Troubleshootings

In this section, we explain what you may need to check first when kernel extraction fails. If you have specific question on your kernel extraction experience, please leave your question at ekea github issues.

The execution of ekea consists of several consecutive steps.

../_images/ekea-steps.png

After completion, some steps produce intermittent outputs in ekea output directory as shown above.

The basic approach to resolve issues during kernel extraction is to identify which step went wrong by locating those intermittent outputs.

ekea checks if those intermittent outputs exist. If so, ekea skip the steps required to generate the outputs. For some reason, if you do not want to skip those steps, just remove the output files.

Checking compile.json

“compile.json” is one of the output files that ekea generates to save E3SM compilation information. In the Json file, following information is saved per every source file that is compiled during E3SM build.

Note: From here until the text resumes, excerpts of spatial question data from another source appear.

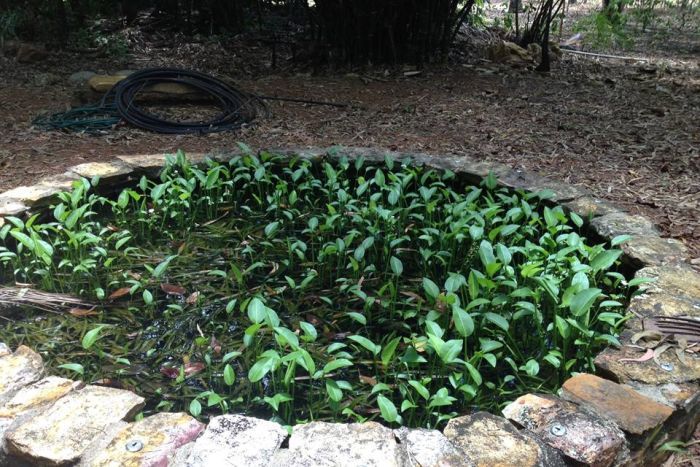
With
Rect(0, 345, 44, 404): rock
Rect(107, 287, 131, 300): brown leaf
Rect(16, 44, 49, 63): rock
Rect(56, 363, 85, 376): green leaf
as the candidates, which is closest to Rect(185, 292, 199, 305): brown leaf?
Rect(107, 287, 131, 300): brown leaf

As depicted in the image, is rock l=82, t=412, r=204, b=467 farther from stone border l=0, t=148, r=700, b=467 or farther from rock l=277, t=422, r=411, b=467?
rock l=277, t=422, r=411, b=467

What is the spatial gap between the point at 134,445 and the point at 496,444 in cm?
83

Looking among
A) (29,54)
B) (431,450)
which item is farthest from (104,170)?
(29,54)

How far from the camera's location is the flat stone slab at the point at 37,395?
1592mm

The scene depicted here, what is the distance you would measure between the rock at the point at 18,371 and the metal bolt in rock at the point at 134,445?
445mm

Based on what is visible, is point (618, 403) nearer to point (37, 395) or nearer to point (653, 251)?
point (653, 251)

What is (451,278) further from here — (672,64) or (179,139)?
(672,64)

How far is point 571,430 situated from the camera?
1.49 meters

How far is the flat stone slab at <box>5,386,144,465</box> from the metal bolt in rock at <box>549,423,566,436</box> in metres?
1.05

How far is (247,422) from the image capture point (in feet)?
4.83

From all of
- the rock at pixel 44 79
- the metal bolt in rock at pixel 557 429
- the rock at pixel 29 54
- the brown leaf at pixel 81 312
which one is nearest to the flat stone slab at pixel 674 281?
the metal bolt in rock at pixel 557 429

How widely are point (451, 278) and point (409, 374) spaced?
0.37 m

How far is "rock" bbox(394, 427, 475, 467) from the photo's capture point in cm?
137

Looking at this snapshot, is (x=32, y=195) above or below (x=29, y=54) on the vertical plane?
below
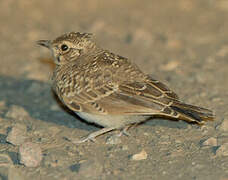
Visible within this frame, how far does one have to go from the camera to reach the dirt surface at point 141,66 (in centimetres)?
576

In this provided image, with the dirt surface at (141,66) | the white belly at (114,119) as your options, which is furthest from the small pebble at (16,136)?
the white belly at (114,119)

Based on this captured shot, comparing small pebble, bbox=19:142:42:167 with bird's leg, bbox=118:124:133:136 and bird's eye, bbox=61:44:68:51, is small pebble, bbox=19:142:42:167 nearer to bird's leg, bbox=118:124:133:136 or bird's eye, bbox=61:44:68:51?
bird's leg, bbox=118:124:133:136

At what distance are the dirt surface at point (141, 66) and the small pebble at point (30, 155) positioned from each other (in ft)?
0.04

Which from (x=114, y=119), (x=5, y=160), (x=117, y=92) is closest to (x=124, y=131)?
(x=114, y=119)

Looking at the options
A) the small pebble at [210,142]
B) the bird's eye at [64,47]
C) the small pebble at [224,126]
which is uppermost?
the bird's eye at [64,47]

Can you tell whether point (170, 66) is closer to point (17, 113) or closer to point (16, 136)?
point (17, 113)

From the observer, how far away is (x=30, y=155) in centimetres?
578

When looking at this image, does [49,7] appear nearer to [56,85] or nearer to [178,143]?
[56,85]

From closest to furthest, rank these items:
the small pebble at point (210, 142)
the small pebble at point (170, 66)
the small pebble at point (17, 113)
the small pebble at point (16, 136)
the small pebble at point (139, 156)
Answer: the small pebble at point (139, 156), the small pebble at point (210, 142), the small pebble at point (16, 136), the small pebble at point (17, 113), the small pebble at point (170, 66)

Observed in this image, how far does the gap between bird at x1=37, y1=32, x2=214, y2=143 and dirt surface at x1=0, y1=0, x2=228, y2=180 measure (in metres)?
0.37

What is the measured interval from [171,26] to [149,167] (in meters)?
6.24

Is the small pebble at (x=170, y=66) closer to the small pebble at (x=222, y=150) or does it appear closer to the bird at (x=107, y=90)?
the bird at (x=107, y=90)

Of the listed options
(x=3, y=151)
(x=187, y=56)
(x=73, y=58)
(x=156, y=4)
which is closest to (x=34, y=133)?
(x=3, y=151)

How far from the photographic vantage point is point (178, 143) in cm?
633
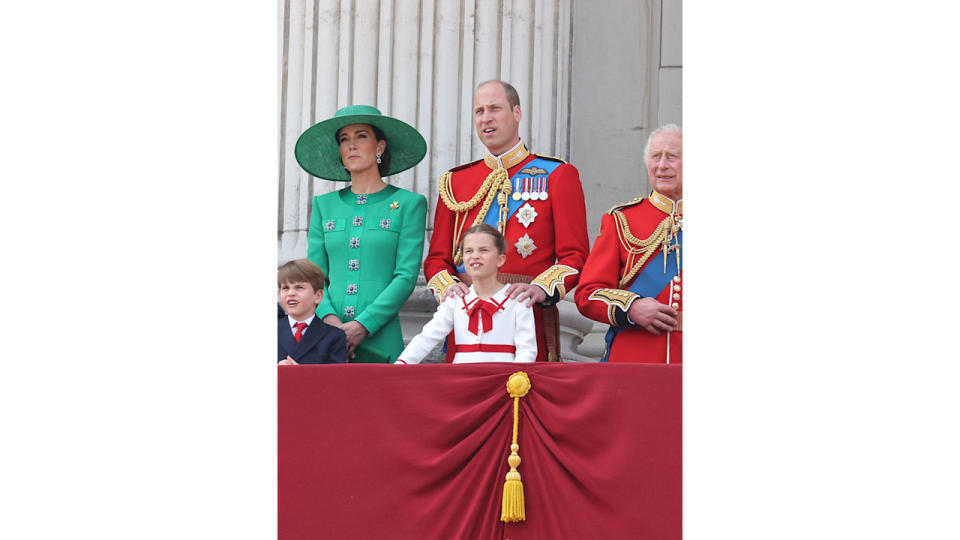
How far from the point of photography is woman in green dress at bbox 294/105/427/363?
5352mm

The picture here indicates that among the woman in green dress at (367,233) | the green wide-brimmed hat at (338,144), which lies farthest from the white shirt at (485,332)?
the green wide-brimmed hat at (338,144)

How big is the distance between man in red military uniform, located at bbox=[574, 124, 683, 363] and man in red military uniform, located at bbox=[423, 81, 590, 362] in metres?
0.15

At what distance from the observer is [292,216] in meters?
6.70

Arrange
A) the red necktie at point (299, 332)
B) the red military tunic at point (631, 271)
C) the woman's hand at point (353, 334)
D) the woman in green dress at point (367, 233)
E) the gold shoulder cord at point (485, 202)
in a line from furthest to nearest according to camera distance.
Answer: the gold shoulder cord at point (485, 202) < the woman in green dress at point (367, 233) < the woman's hand at point (353, 334) < the red necktie at point (299, 332) < the red military tunic at point (631, 271)

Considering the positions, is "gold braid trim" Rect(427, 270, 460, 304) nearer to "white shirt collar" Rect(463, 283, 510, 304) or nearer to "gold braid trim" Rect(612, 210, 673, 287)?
"white shirt collar" Rect(463, 283, 510, 304)

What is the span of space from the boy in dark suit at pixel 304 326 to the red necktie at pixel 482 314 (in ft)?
1.69

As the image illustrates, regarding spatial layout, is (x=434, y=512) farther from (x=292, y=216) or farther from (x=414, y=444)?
(x=292, y=216)

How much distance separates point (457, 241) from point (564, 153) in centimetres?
155

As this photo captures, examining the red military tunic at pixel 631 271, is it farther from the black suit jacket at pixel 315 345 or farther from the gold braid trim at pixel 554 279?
the black suit jacket at pixel 315 345

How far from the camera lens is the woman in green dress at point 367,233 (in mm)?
5352

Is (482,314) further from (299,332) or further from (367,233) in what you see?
(367,233)

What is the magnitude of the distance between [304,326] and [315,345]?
0.43 ft

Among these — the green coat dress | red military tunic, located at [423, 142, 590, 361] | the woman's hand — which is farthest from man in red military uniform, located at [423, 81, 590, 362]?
the woman's hand

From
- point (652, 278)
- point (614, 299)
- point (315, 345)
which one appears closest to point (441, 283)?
point (315, 345)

  • path to the source file

  • include directories

  • macro definitions

  • openmp compiler flag

  • other compiler flags

  • path to the backup of the source file

If you can see the “compile.json” file in the kernel output directory, that means that ekea drives the compilation of E3SM and collected the information successfully.

If there is not “compile.json” in the directory, you may want to check following items:

  • case directory and target source file path in ekea command line

  • kernel marking in the target source file

  • The E3SM case itself should not have an issue of building

Checking model.json

“model.ini” is one of the output files that ekea generates to save the elapsed time of running the specified kernel code. In the Ini file, following information is saved per every execution of the kernel code.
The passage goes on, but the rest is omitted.